Erdoğan, “Abu Dabi Veliaht Prensi Şeyh Muhammed bin Zayid Al Nahyan’ın Türkiye’ye yaptığı ziyarette bir dizi anlaşmaya imza atıldı. Birleşik Arap Emirlikleri (BAE) ile yeni bir döneme girildi diyebilir miyiz?” sorusu üzerine, “Muhammed bin Zayid’le 2011 yılında bir görüşmemiz olmuştu. Ondan sonra bazı değişik dönemler yaşadık ama biz tamamen ipleri koparmadık. En azından istihbarat teşkilatları karşılıklı olarak görüşmelerine devam etti. Bu arada ticari olarak da ilişkilerimiz devam etti.” dedi.
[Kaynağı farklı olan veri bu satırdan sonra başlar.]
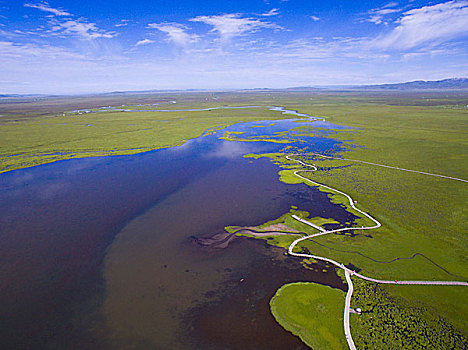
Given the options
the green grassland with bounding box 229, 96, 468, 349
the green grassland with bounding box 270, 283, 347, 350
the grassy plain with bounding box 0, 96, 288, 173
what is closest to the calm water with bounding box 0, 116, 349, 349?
the green grassland with bounding box 270, 283, 347, 350

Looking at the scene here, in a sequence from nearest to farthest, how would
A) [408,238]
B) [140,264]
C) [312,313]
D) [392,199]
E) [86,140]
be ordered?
[312,313]
[140,264]
[408,238]
[392,199]
[86,140]

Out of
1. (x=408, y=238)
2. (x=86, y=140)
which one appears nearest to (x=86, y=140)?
(x=86, y=140)

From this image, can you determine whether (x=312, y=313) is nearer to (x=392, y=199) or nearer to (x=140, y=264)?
(x=140, y=264)

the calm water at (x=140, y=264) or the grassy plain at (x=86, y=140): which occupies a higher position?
the grassy plain at (x=86, y=140)

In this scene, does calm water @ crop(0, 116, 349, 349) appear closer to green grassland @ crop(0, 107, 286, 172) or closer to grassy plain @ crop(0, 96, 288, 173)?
green grassland @ crop(0, 107, 286, 172)

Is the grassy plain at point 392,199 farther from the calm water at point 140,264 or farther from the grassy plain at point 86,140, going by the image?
the calm water at point 140,264

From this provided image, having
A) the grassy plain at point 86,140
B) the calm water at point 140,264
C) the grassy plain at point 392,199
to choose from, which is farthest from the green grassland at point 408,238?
the grassy plain at point 86,140
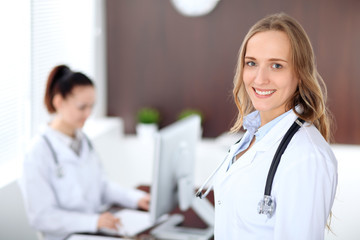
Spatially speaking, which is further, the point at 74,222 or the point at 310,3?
the point at 310,3

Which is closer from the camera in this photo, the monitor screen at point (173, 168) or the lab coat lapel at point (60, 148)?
the monitor screen at point (173, 168)

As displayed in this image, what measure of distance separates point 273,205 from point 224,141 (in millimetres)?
2797

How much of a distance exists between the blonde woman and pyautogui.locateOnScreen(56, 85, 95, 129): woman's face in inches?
50.7

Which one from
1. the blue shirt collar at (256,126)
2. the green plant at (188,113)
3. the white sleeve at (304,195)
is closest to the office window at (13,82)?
the green plant at (188,113)

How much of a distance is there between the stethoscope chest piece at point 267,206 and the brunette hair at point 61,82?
5.14 ft

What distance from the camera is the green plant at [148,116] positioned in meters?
4.34

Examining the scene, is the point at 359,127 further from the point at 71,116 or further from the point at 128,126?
the point at 71,116

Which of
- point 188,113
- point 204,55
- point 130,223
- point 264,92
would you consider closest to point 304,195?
point 264,92

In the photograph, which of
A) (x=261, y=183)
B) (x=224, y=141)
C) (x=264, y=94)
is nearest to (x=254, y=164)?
(x=261, y=183)

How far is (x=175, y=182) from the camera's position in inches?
95.3

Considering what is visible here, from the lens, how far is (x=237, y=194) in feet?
4.65

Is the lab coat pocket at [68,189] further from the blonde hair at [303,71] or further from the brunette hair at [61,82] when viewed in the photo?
the blonde hair at [303,71]

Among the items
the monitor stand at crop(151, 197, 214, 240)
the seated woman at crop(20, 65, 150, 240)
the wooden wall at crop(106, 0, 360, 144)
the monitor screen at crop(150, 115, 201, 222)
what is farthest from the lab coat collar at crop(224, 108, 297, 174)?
the wooden wall at crop(106, 0, 360, 144)

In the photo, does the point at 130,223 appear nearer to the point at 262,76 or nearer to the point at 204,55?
the point at 262,76
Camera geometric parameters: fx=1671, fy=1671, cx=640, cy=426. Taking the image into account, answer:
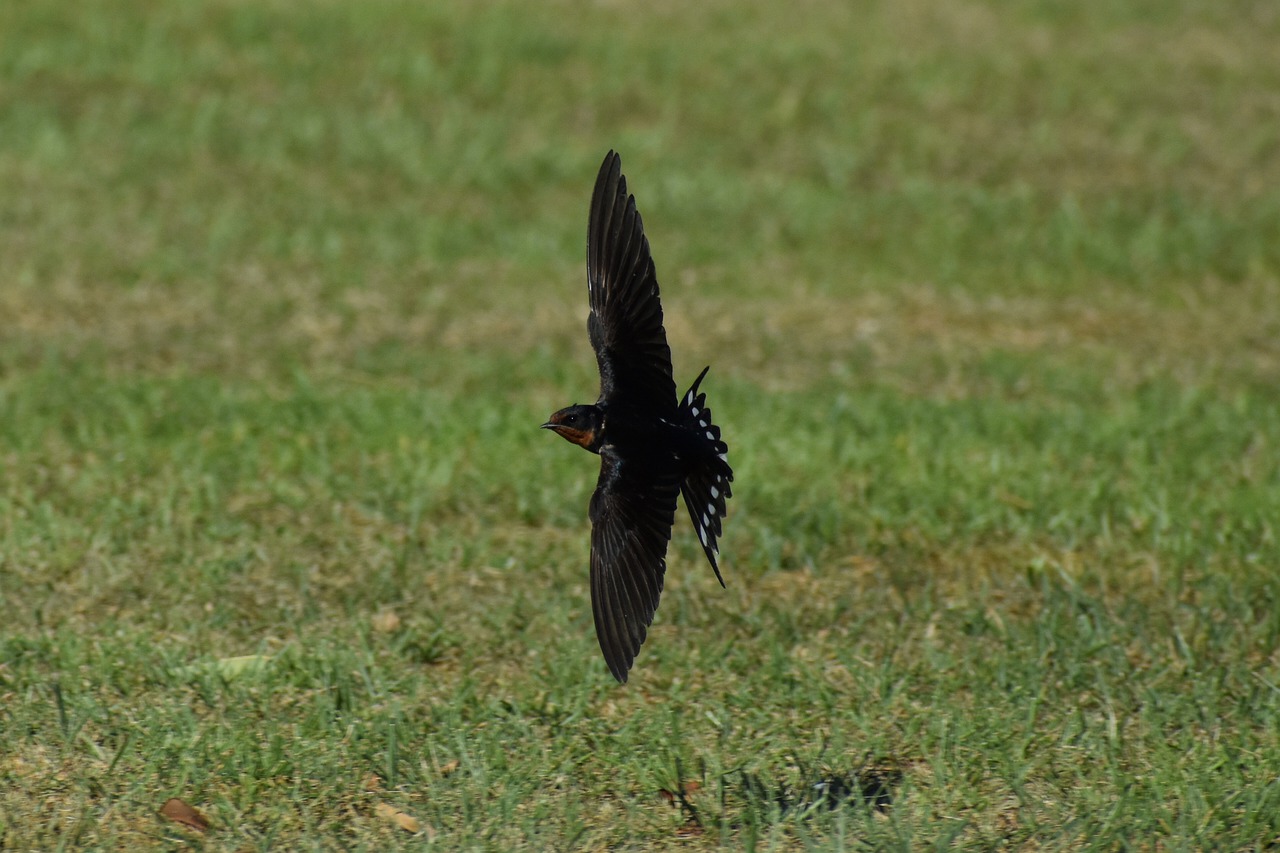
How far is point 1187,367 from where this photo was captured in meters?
8.41

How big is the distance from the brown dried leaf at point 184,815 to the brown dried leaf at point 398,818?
429 mm

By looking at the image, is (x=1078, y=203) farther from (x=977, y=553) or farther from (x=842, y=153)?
(x=977, y=553)

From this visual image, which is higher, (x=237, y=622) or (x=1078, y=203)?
(x=1078, y=203)

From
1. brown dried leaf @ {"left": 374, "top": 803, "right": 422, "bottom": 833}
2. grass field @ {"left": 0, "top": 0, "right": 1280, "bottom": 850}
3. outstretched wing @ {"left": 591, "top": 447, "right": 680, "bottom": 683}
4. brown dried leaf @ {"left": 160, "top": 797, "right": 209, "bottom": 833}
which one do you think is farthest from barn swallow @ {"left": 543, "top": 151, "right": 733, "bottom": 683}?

Arzu edilmeyen gelişmeler olmasına rağmen sonunda işin iyi bir noktaya geldiğini belirten Erdoğan, önce Veliaht Prens Muhammed bin Zayid’in kardeşinin Türkiye’ye gelerek ilgili birimler ve Cumhurbaşkanlığı Yatırım Ofisi ile bazı görüşmeler yaptığını, yatırım için hazır olduklarını söylediğini aktardı. Erdoğan, daha sonra da Muhammed bin Zayid’in özellikle istemesi üzerine Türkiye’yi ziyaret ettiğini ifade ederek, şöyle devam etti:

“Hakikaten adeta aile hassasiyeti içerisinde bir ziyaret oldu. Bu ziyarette de bu anlaşmaları gerçekleştirdik. Bu anlaşma metninde olan maddeler inanıyorum ki Türkiye ile Birleşik Arap Emirlikleri arasında yeni bir dönemin başlamasına ve bunu kalıcı kılmaya vesile olan bir adım oldu. Gerek ikili gerek heyetler arasındaki görüşmelerimiz çok çok iyi geçti ve orada imzaları attık. Bundan sonraki sürece yönelik de nasip olursa şubat ayı içerisinde benim bir iadeiziyaretim olacak. Benden önce gerek Dışişleri Bakanı’m gerek Milli İstihbarat Teşkilatı Başkanı’mın ziyaretleri olacak. Ön hazırlıklar olacak. Arkasından şubatta da inşallah ben geniş bir heyetle gideceğim ve bazı adımları çok güçlü şekilde atacağız. 10 milyar dolarlık bir yatırım planı sundular. Bu yatırım planını da uygulamaya koymak suretiyle çok daha farklı bir geleceği inşa etmiş olacağız. Bu konuda da güzel gelişmeler olacak. Tabii Bay Kemal saçma sapan şeyler konuşup duruyor.”

İSRAİL VE MISIR BÜYÜKELÇİ ATANACAK MI?

Cumhurbaşkanı Erdoğan, “Birleşik Arap Emirlikleri ile başlayan ilişki ister istemez İsrail ve Mısır’la ilişkileri akla getirdi. Siz bu ilişkilere nasıl bakıyorsunuz? İsrail ve Mısır’a büyükelçileri atayacak mısınız?” sorusunu, “Zaten kararımızı verdiğimiz zaman tabii ki büyükelçileri de belli bir takvim içinde atama durumunda olacağız. Bu söylediğiniz ülkelerin kiminde maslahatgüzar olarak atılmış bazı adımlar var. Büyükelçi yok ama maslahatgüzar var. Bu adımları da peyderpey belli takvim içinde atmış olacağız. Birleşik Arap Emirlikleri ile aramızda nasıl bir adım atıldıysa, diğerleriyle de buna benzer adımları atacağız.” şeklinde yanıtladı.